爬虫思路分析
爬取网址:http://www.kugou.com/yy/rank/home/1-8888.html
网页版的酷狗不能手动翻页进行下一步的浏览,但通过观察第一页的URL:
http://www.kugou.com/yy/rank/home/1-8888.html
http://www.kugou.com/yy/rank/home/2-8888.html
尝试把数字1改成2,发现恰好返回的是第二页的信息。所以爬取TOP500的歌曲只需要改home后面的数字即可。
安装第三方库
这里的实验环境是PyCharm。
-
- 打开File->Default Settings
-
- 按图所示,打开Project Interpreter选择工程,在点击加号,添加
beautifulsoup4
,lxml
,requests
库。
- 按图所示,打开Project Interpreter选择工程,在点击加号,添加
request headers的获取
有时爬虫需要加入请求头来伪装成浏览器,以便于更好的抓取数据。在浏览器中按F12打开开发者工具,刷新后找到User-Agent
进行复制,如图所示。
完整代码
import requests
from bs4 import BeautifulSoup
import time
headers = {
'user-agent': 'Mozilla/5.0 (Windows NT 10.0; WOW64) AppleWebKit/537.36 (KHTML, like Gecko) Chrome/65.0.3294.6 Safari/537.36'}
##获取信息
def get_info(url):
r = requests.get(url, headers=headers)
print(r.status_code)
soup = BeautifulSoup(r.text, "lxml")
ranks = soup.select("span.pc_temp_num")
# for rank in ranks:
# print(rank.text.strip())
titles = soup.select("a.pc_temp_songname")
# for title in titles:
# singer = title.text.split("-")[0].strip()
# song = title.text.split("-")[1].strip()
# print(singer,song)
times = soup.select("span.pc_temp_time")
# for time in times:
# time = time.text.strip()
# print(time)
for rank, title, time in zip(ranks, titles, times):
data = {
'rank': rank.text.strip(),
'singer': title.text.split("-")[0].strip(),
'song': title.text.split("-")[1].strip(),
'time': time.text.strip()
}
print(data)
if __name__ == "__main__":
urls = ["http://www.kugou.com/yy/rank/home/{}-8888.html".format(i) for i in range(1, 24)] ##构造URL的请求页面
for url in urls:
get_info(url)
time.sleep(1)

待办任务: 将文档摘录中的“有时爬虫需要加入请求头来伪装成浏览器,以便于更好的抓取数据。”一句译成英文。 下列各行为另行提供的独立材料。

已保存条目
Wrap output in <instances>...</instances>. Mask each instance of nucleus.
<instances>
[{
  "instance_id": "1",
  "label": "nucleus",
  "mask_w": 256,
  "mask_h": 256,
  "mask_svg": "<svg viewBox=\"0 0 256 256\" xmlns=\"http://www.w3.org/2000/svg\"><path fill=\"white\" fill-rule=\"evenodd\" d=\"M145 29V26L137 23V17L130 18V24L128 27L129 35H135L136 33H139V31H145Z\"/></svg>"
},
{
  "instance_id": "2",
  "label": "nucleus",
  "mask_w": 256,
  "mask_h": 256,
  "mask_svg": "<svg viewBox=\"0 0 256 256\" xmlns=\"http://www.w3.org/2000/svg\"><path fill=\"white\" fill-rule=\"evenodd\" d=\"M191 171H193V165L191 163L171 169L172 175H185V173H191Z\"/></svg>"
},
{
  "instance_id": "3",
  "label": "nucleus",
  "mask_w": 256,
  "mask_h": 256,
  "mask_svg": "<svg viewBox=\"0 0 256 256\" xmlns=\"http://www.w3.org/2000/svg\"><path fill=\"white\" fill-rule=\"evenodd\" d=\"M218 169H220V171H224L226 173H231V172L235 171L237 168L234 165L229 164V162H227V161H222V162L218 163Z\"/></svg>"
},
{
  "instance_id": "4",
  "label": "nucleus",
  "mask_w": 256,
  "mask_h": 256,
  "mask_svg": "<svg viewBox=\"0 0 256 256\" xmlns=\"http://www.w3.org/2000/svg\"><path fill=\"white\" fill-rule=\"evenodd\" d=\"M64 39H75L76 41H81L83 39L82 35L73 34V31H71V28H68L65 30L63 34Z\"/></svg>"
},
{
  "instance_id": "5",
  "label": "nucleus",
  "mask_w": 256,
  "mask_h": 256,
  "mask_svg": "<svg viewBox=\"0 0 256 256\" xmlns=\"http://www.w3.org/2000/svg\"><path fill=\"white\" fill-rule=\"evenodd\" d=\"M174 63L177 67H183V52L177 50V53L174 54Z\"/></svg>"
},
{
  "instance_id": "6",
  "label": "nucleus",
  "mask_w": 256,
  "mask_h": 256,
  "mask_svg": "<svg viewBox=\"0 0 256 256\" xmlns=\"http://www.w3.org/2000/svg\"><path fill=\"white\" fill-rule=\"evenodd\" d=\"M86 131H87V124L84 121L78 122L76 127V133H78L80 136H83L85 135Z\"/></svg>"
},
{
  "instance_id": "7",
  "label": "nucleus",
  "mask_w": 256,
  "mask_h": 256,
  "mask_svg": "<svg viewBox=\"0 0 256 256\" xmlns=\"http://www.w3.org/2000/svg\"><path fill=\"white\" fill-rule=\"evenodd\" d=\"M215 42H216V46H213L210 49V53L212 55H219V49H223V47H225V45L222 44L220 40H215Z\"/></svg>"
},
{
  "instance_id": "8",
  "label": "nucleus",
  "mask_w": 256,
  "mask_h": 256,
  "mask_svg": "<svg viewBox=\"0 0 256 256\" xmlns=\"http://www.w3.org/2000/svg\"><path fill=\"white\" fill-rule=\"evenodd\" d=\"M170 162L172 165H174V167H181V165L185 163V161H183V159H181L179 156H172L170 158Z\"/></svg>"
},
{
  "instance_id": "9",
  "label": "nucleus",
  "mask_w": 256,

已完成任务: Sometimes a crawler needs to add request headers to disguise itself as a browser, so that it can scrape data more effectively.